Search code examples
rpostweb-scrapinghttrrselenium

Using R to mimic “clicking” a download file button on a webpage


There are 2 parts of my questions as I explored 2 methods in this exercise, however I succeed in none. Greatly appreciated if someone can help me out.

[PART 1:]

I am attempting to scrape data from a webpage on Singapore Stock Exchange https://www2.sgx.com/derivatives/negotiated-large-trade containing data stored in a table. I have some basic knowledge of scraping data using (rvest). However, using Inspector on chrome, the html hierarchy is much complex then I expected. I'm able to see that the data I want is hidden under < div class= "table-container" >,and here's what I've tied:

library(rvest)
library(httr)
library(XML)
SGXurl <- "https://www2.sgx.com/derivatives/negotiated-large-trade"
SGXdata <- read_html(SGXurl, stringsASfactors = FALSE)
html_nodes(SGXdata,".table-container")

However, nothing has been picked up by the code and I'm doubt if I'm using these code correctly.

[PART 2:]

As I realize that there's a small "download" button on the page which can download exactly the data file i want in .csv format. So i was thinking to write some code to mimic the download button and I found this question Using R to "click" a download file button on a webpage, but i'm unable to get it to work with some modifications to that code.

There's a few filtera on the webpage, mostly I will be interested downloading data for a particular business day while leave other filters blank, so i've try writing the following function:

library(httr)
library(rvest)
library(purrr)
library(dplyr)

crawlSGXdata = function(date){

POST("https://www2.sgx.com/derivatives/negotiated-large-trade", 
     body = NULL
     encode = "form",
     write_disk("SGXdata.csv")) -> resfile
res = read.csv(resfile)
return(res) 
}

I was intended to put the function input "date" into the “body” argument, however i was unable to figure out how to do that, so I started off with "body = NULL" by assuming it doesn't do any filtering. However, the result is still unsatisfactory. The file download is basically empty with the following error:

Request Rejected
The requested URL was rejected. Please consult with your administrator.
Your support ID is: 16783946804070790400

Solution

  • The content is loaded dynamically from an API call returning json. You can find this in the network tab via dev tools.

    The following returns that content.

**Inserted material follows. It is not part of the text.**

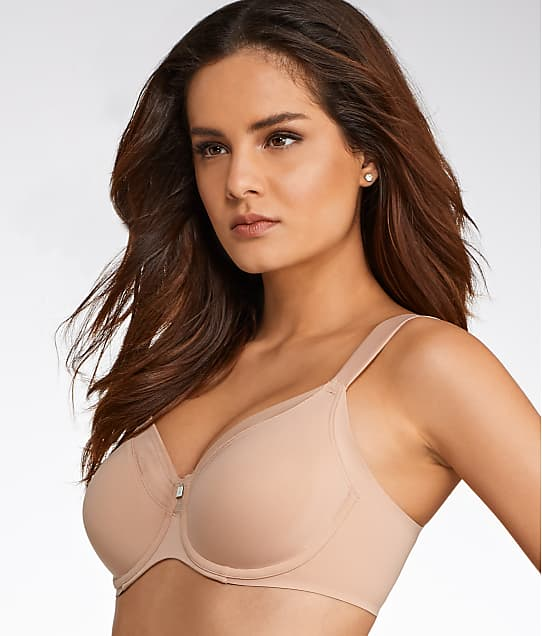17934dae5450d Triumph True Shape Sensation Minimizer Bra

I find the total number of pages of results and loop combining the dataframe returned from each call into one final dataframe containing all results.

    library(jsonlite)
    
    url <- 'https://api.sgx.com/negotiatedlargetrades/v1.0?order=asc&orderby=contractcode&category=futures&businessdatestart=20190708&businessdateend=20190708&pagestart=0&pageSize=250'
    r <-  jsonlite::fromJSON(url)
    num_pages <- r$meta$totalPages
    df <- r$data
    url2 <- 'https://api.sgx.com/negotiatedlargetrades/v1.0?order=asc&orderby=contractcode&category=futures&businessdatestart=20190708&businessdateend=20190708&pagestart=placeholder&pageSize=250'
    
    if(num_pages > 1){
      for(i in seq(1, num_pages)){
        newUrl <- gsub("placeholder", i , url2)
        newdf <- jsonlite::fromJSON(newUrl)$data
        df <- rbind(df, newdf)
      }
    }